* [WHAT TO DO]: Reproduce word for word the stretch of the population statistics passage from "Of the 39 households, 20.5%" through "were 76.6 males.".

* [PROVIDED PASSAGE]:
Of the 39 households, 20.5% had children under the age of 18; 51.3% were married couples living together; 7.7% had a female householder with no spouse or partner present. 35.9% of households consisted of individuals and 5.1% had someone living alone who was 65 years of age or older. The average household size was 1.9 and the average family size was 2.6. The percent of those with a bachelor's degree or higher was estimated to be 14.9% of the population.

17.8% of the population was under the age of 18, 6.9% from 18 to 24, 20.8% from 25 to 44, 33.7% from 45 to 64, and 20.8% who were 65 years of age or older. The median age was 52.5 years. For every 100 females, there were 77.2 males. For every 100 females ages 18 and older, there were 76.6 males.

The 2016–2020 5-year American Community Survey estimates show that the median household income was $31,731 (with a margin of error of +/- $11,776) and the median family income was $31,827 (+/- $14,782). Males had a median income of $30,729 (+/- $21,018) versus $27,750 (+/- $16,431) for females. The median income for those above 16 years old was $29,500 (+/- $13,049). Approximately, 4.7% of families and 12.9% of the population were below the poverty line, including 12.5% of those under the age of 18 and 15.9% of those ages 65 or over.

* [ENTRIES SHOWN]:
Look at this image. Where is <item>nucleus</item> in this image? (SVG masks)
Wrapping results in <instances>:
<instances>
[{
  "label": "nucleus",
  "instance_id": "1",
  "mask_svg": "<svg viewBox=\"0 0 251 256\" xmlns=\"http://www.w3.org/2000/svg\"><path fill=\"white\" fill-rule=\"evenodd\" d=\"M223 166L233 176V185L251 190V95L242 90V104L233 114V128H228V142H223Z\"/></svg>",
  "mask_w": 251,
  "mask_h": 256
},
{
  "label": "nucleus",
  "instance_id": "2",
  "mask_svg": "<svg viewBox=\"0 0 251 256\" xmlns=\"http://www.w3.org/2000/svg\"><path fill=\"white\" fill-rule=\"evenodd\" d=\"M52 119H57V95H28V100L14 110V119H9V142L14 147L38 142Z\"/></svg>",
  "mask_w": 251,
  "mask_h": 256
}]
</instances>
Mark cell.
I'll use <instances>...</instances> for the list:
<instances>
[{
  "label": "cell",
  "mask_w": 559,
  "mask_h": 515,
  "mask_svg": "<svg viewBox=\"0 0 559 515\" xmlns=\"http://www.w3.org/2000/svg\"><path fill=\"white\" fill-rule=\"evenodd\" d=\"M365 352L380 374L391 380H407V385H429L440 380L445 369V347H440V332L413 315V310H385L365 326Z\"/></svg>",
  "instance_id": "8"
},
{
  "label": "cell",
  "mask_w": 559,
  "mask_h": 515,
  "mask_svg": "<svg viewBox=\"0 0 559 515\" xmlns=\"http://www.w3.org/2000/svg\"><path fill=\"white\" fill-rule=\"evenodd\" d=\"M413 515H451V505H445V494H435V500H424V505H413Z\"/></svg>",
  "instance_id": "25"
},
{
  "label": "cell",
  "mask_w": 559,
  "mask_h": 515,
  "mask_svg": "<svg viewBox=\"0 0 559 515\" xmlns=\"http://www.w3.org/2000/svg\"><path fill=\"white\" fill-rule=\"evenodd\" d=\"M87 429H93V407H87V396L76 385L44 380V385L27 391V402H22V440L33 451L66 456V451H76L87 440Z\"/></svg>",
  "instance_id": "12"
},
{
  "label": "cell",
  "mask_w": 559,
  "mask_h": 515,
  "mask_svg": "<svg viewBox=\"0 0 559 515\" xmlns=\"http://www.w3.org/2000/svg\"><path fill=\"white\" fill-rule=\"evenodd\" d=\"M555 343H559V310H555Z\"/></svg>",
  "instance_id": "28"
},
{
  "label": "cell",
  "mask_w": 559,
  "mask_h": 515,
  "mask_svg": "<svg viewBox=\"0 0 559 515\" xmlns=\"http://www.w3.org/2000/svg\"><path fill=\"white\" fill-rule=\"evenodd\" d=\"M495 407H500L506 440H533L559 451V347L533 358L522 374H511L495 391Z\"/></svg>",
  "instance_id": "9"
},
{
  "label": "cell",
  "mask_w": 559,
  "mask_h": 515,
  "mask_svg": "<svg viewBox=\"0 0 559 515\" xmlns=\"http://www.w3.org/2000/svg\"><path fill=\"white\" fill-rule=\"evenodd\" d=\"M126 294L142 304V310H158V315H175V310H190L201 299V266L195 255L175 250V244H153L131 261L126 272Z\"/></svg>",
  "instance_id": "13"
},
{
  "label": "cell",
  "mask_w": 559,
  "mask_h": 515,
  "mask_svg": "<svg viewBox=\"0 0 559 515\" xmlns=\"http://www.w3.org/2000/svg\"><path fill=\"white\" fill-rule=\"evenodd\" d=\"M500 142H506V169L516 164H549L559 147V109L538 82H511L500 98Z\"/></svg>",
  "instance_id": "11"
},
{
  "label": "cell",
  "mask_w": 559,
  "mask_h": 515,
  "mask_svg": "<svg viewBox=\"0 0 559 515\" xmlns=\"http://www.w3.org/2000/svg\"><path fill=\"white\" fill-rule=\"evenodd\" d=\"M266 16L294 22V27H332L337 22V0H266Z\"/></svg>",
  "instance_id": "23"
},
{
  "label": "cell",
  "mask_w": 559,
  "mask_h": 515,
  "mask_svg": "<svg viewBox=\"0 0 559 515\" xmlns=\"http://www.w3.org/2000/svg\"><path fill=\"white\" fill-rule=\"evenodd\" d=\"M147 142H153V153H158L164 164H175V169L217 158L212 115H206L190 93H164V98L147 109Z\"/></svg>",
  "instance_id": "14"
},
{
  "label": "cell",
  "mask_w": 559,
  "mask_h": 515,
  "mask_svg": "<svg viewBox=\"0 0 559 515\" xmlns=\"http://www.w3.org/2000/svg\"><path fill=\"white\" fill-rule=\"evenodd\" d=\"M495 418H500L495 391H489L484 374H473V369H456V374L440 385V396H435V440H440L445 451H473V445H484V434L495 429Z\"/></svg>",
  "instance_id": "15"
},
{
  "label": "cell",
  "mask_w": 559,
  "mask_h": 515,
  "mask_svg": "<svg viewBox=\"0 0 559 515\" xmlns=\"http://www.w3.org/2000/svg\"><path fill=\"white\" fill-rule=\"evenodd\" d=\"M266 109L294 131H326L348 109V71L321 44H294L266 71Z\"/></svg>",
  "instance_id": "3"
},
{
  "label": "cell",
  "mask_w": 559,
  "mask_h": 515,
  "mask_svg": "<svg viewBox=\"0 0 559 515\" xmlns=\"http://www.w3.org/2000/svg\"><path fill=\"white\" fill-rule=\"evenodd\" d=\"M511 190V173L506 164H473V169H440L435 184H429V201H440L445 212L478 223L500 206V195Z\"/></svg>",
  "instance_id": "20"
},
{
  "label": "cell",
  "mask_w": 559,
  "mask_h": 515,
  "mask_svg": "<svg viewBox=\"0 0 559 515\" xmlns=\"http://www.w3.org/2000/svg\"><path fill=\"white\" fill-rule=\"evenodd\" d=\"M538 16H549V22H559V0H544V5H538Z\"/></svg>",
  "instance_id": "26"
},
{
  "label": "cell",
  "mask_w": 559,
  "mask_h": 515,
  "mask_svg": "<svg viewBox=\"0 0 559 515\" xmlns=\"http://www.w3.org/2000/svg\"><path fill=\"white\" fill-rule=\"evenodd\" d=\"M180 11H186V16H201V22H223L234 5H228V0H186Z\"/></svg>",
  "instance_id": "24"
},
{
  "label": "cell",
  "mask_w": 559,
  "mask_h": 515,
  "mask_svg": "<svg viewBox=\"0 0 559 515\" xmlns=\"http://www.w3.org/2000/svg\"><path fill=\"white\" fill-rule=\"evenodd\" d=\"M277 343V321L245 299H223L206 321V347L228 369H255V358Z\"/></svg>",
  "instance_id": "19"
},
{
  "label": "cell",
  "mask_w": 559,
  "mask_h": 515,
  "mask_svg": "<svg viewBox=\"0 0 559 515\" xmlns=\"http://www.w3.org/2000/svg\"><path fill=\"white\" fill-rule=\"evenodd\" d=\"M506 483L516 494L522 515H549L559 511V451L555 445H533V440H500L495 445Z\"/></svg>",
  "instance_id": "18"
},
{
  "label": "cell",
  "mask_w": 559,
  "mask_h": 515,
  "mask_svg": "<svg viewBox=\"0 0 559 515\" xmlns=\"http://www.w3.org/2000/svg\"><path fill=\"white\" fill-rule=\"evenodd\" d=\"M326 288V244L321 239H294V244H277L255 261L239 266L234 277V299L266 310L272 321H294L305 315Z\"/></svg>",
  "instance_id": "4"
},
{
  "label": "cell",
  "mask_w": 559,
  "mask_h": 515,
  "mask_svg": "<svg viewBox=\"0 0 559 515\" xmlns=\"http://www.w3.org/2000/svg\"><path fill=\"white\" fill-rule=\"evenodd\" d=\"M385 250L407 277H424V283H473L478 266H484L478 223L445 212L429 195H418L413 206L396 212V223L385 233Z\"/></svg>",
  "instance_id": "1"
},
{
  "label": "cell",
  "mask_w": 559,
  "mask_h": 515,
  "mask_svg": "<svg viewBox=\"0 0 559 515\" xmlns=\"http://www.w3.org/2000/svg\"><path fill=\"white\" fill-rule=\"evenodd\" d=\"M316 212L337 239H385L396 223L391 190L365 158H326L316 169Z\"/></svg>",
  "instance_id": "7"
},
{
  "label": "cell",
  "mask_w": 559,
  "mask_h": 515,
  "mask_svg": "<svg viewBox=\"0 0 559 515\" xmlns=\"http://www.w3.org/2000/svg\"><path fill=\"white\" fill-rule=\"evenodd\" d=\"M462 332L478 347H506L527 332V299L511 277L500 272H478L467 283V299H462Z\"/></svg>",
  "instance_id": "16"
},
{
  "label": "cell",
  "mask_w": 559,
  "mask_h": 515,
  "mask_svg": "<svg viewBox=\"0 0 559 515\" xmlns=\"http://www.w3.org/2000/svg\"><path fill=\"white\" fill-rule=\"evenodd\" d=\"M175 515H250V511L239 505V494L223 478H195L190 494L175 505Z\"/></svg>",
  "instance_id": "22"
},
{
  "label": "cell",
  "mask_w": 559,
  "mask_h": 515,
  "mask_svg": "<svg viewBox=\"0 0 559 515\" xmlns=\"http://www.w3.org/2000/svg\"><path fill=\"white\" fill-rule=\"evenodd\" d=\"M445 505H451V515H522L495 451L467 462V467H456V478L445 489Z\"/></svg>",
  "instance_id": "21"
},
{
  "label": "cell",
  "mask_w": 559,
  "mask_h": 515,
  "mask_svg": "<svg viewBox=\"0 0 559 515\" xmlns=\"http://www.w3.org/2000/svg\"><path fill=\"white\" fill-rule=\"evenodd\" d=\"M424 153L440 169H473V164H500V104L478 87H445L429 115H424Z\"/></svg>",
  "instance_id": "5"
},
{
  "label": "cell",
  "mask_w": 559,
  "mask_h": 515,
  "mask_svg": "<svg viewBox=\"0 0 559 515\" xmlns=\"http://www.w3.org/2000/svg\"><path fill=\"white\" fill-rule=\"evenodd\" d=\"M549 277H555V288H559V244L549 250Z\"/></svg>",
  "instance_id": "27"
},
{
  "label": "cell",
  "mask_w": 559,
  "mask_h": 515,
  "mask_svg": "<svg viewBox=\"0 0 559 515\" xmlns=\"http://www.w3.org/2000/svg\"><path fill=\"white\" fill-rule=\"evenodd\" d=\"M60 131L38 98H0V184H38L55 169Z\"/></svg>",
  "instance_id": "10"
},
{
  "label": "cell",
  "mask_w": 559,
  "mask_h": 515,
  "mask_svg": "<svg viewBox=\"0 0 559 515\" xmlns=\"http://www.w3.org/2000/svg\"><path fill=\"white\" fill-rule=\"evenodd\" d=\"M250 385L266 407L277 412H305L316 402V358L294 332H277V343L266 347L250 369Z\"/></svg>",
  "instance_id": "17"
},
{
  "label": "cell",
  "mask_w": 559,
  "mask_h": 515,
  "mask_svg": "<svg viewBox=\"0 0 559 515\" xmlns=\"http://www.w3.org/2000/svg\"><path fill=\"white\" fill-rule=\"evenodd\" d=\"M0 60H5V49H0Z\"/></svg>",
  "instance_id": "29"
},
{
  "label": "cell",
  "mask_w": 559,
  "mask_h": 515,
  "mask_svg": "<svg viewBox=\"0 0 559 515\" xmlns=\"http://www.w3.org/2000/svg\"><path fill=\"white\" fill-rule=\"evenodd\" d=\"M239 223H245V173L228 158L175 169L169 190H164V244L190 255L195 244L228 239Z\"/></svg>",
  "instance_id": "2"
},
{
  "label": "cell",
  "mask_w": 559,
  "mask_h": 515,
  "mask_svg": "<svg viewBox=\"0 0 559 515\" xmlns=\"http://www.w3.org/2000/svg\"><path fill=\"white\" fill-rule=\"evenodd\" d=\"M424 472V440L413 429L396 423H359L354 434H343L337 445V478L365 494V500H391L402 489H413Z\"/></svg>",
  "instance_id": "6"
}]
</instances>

* [EXPECTED ANSWER]:
Of the 39 households, 20.5% had children under the age of 18; 51.3% were married couples living together; 7.7% had a female householder with no spouse or partner present. 35.9% of households consisted of individuals and 5.1% had someone living alone who was 65 years of age or older. The average household size was 1.9 and the average family size was 2.6. The percent of those with a bachelor's degree or higher was estimated to be 14.9% of the population.

17.8% of the population was under the age of 18, 6.9% from 18 to 24, 20.8% from 25 to 44, 33.7% from 45 to 64, and 20.8% who were 65 years of age or older. The median age was 52.5 years. For every 100 females, there were 77.2 males. For every 100 females ages 18 and older, there were 76.6 males.